China’s Xi Says Foreign Interference Can’t Save Taiwan Reunion

Chinese President Xi Jinping met with former Taiwanese President Ma Ying-jeou and said outside influence may not save the “family-friendly” meeting between Beijing and Taipei.

Xi emphasized the discussion between the two sides in his meeting with Ma on Wednesday, saying all issues can simply be discussed, Reuters news firm reported.

“External interference impedes the age-old trend of reuniting the country and family,” Xi said, in remarks reported by Taiwanese media.

Beijing sees the self-governing island as a province that will have to be reunified with mainland China and does not rule out the use of force to assert its claims to Taiwan.

Taiwan cut off contacts with mainland China and established its own in 1949 after Nationalist forces that lost the Chinese Civil War to Mao Zedong’s Communists fled there.

Taiwan, the official best friend known as the Republic of China, has temporarily become an economic powerhouse and America’s best friend for years to come. It is currently one of the largest manufacturers of semiconductors, a key component of electronic devices worldwide.

No sitting Taiwanese president has ever stopped in China. Ma is now in the process of traveling to China after he became the first former Taiwanese president to make a stopover in the country last year.

This comes amid emerging tensions in the Taiwan Strait. On Wednesday, Xi said both sides of the Strait were Chinese.

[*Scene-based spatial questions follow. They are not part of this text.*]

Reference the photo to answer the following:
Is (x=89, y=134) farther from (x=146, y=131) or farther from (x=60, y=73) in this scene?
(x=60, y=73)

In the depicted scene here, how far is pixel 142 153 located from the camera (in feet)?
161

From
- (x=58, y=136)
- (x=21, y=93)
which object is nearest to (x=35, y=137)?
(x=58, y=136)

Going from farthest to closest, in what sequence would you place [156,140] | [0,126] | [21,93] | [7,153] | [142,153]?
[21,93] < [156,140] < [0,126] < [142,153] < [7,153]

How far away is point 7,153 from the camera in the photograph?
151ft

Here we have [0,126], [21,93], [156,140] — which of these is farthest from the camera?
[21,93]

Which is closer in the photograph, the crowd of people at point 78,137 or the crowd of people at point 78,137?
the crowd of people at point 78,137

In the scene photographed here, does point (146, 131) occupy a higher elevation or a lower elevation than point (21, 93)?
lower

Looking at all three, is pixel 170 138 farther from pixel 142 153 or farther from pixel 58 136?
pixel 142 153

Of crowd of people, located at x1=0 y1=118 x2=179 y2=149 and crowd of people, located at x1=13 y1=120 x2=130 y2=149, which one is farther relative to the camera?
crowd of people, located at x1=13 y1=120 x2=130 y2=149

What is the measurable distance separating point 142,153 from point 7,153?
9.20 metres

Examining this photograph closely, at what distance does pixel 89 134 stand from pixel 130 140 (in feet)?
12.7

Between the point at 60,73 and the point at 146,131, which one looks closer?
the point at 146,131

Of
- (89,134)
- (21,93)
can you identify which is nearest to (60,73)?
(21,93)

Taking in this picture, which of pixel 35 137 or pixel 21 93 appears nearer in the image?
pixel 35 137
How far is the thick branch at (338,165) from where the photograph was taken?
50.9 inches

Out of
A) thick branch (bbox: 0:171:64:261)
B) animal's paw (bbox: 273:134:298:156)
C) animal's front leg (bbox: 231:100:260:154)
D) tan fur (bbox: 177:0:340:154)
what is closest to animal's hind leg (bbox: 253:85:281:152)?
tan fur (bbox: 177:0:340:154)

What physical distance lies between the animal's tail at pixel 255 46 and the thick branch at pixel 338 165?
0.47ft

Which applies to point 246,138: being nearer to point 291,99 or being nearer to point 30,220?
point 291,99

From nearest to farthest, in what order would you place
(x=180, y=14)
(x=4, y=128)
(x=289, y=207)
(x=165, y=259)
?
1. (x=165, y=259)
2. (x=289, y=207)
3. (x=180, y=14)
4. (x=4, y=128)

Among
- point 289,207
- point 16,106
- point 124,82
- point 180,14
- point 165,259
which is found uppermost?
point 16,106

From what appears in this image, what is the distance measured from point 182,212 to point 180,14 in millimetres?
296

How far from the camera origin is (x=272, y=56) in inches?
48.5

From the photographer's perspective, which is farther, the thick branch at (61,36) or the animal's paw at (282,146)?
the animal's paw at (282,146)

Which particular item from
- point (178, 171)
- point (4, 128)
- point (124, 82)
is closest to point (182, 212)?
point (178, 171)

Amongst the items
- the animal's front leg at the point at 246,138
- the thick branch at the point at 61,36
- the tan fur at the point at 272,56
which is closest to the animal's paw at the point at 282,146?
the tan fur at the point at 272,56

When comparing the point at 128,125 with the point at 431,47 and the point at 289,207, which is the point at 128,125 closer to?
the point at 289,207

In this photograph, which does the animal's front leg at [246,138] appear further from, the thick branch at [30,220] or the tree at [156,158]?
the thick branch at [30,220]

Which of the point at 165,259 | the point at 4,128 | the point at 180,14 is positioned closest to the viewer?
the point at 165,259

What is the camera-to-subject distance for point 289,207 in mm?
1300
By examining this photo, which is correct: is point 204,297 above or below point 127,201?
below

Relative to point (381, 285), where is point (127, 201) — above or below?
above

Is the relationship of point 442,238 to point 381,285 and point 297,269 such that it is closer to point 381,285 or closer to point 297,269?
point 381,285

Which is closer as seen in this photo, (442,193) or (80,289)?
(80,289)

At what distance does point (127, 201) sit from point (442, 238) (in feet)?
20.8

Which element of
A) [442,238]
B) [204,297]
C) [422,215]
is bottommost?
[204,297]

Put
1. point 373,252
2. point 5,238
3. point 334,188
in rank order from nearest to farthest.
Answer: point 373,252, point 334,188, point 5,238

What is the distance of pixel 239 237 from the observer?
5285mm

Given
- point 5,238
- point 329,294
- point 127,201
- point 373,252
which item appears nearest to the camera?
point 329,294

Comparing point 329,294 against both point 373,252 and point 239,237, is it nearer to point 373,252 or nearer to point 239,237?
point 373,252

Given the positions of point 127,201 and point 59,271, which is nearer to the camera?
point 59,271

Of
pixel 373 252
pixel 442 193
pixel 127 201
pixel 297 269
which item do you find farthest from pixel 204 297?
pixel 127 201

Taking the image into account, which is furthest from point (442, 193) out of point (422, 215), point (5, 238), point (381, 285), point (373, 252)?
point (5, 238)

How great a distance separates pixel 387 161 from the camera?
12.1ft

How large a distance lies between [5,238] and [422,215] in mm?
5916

“There is no grudge that cannot be resolved, no factor that cannot be discussed and no force that can tear us apart,” the Chinese president quoted Reuters as saying.

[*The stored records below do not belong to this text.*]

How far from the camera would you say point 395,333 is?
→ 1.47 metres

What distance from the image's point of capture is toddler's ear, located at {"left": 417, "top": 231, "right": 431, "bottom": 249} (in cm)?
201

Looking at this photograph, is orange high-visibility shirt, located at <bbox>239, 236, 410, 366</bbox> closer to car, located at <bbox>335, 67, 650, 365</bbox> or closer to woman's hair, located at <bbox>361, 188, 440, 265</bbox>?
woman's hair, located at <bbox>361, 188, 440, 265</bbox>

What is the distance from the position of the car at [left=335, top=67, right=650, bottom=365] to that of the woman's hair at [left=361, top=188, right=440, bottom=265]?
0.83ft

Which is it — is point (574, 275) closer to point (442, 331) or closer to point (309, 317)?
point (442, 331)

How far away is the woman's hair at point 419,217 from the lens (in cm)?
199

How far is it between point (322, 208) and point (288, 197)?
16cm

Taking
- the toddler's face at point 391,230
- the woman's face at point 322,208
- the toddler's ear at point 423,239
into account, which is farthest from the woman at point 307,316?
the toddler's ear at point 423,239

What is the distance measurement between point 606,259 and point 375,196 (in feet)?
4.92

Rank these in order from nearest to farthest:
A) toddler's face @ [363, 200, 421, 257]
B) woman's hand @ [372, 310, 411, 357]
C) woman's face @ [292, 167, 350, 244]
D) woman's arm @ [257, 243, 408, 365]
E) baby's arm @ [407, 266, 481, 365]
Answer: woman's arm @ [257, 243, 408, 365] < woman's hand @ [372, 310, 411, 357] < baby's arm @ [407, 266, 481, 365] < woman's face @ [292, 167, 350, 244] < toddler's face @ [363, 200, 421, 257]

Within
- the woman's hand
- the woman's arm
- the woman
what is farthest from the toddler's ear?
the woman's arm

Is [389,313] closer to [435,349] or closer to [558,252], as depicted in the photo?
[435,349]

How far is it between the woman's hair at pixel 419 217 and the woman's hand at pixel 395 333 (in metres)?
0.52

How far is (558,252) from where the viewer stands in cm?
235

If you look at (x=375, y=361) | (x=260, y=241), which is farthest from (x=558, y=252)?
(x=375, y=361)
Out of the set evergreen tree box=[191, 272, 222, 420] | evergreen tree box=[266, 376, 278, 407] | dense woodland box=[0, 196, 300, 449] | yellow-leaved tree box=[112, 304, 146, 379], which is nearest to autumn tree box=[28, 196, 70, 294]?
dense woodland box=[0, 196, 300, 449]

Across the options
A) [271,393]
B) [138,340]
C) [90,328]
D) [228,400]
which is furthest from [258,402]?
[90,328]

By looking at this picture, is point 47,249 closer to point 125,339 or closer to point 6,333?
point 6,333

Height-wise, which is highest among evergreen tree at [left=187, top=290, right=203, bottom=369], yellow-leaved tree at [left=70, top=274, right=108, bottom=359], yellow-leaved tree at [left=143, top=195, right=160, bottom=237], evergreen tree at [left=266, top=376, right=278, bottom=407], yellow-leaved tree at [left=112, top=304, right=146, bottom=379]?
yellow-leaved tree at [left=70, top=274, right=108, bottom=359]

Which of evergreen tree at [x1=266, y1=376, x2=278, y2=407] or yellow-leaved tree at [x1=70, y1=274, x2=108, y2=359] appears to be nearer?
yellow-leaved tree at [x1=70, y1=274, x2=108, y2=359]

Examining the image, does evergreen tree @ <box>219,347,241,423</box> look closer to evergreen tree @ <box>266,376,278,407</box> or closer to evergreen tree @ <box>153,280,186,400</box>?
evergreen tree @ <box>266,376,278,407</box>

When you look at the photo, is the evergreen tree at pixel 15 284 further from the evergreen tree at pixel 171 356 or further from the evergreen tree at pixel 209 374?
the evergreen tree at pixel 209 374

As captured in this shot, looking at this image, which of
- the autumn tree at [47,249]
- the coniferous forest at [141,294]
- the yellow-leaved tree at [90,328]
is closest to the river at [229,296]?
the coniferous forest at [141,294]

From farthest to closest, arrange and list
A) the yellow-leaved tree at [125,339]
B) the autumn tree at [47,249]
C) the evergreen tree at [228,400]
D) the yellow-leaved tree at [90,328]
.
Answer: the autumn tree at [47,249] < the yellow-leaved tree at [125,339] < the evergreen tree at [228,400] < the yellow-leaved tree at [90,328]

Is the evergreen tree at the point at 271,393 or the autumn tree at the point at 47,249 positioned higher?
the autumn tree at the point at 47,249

Xi had said in the past that the unification of China and Taiwan was “inevitable. “

But Western countries have warned China about a conceivable invasion of Taiwan, and U. S. President Joe Biden has said Washington will militarily protect the island if it is attacked.

China has conducted military exercises near Taiwan in recent years, and was joined in 2022 by Nancy Pelosi, then speaker of the U. S. House of Representatives.

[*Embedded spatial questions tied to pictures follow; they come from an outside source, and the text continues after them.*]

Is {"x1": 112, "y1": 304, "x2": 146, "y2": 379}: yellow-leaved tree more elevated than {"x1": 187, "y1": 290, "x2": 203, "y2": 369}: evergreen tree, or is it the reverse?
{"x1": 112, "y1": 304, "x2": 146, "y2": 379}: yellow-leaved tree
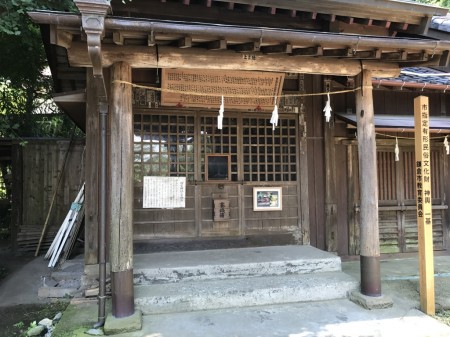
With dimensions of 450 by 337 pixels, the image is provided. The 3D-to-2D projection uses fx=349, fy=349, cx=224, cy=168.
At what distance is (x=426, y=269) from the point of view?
16.1ft

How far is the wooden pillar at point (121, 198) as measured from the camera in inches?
170

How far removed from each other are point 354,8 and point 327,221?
3.88m

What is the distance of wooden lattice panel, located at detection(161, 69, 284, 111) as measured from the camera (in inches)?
227

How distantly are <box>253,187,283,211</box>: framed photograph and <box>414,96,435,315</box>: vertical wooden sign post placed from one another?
8.10 feet

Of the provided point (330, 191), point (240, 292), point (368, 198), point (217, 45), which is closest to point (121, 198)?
point (240, 292)

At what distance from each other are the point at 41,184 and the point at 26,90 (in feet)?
12.4

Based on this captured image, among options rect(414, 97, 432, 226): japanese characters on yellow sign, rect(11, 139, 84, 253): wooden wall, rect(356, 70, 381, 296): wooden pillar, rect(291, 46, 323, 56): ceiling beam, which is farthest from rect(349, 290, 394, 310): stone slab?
rect(11, 139, 84, 253): wooden wall

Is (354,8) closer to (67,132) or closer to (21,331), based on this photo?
(21,331)

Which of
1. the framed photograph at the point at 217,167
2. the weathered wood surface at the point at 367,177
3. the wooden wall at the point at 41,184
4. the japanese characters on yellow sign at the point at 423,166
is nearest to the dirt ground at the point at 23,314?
the wooden wall at the point at 41,184

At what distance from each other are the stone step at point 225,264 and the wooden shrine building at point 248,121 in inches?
19.5

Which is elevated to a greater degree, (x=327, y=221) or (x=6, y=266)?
(x=327, y=221)

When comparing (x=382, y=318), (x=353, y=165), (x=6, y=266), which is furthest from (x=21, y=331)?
(x=353, y=165)

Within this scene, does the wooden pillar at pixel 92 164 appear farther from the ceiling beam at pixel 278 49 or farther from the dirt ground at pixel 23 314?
the ceiling beam at pixel 278 49

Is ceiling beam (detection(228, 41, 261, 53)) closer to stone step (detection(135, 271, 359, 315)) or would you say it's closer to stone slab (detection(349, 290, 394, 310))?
stone step (detection(135, 271, 359, 315))
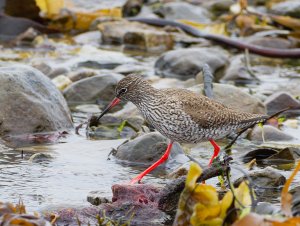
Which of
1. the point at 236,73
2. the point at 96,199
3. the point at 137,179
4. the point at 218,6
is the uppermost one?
the point at 96,199

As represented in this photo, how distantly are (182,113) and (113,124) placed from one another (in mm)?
1996

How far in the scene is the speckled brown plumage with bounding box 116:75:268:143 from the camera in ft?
22.5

Ma told Xi on Wednesday that the tensions had unsettled many Taiwanese.

“If there is a war between the two sides, it will be unbearable for other Chinese,” Ma said, a term that refers to other ethnic Chinese in both countries.

“The Chinese on both sides of the Strait surely have enough wisdom to resolve all disputes peacefully and avoid falling into conflicts. “

Reacting to the talks, Taiwan’s Mainland Affairs Council, which is guilty of China’s policymaking, said it deeply regretted that Ma publicly made the Taiwanese people’s insistence on upholding the sovereignty and democratic formula of the Republic of China.

He added that Beijing deserves to avoid bullying Taipei and its differences with Taiwan through respectful dialogue.

Ma, who was Taiwan’s president from 2008 to 2016, remains a member of Taiwan’s main opposition party, the Kuomintang (KMT).

In January, Vice President Lai Ching-te, through Beijing a “dangerous separatist,” won elections in Taiwan. He will succeed current President Tsai Ing-wen in May.

Biden and Xi had a phone call earlier this month for the first time since November.

“This call will be an opportunity for the president to reaffirm the U. S. one-China policy and reiterate the importance of peace and stability across the Taiwan Strait, especially in view of the upcoming presidential inauguration in May in Taiwan,” a U. S. official told reporters. . Speaking on condition of anonymity last week.

Washington pursues a “one-China” policy that does not recognize Taiwan as an official country despite its close ties to its government.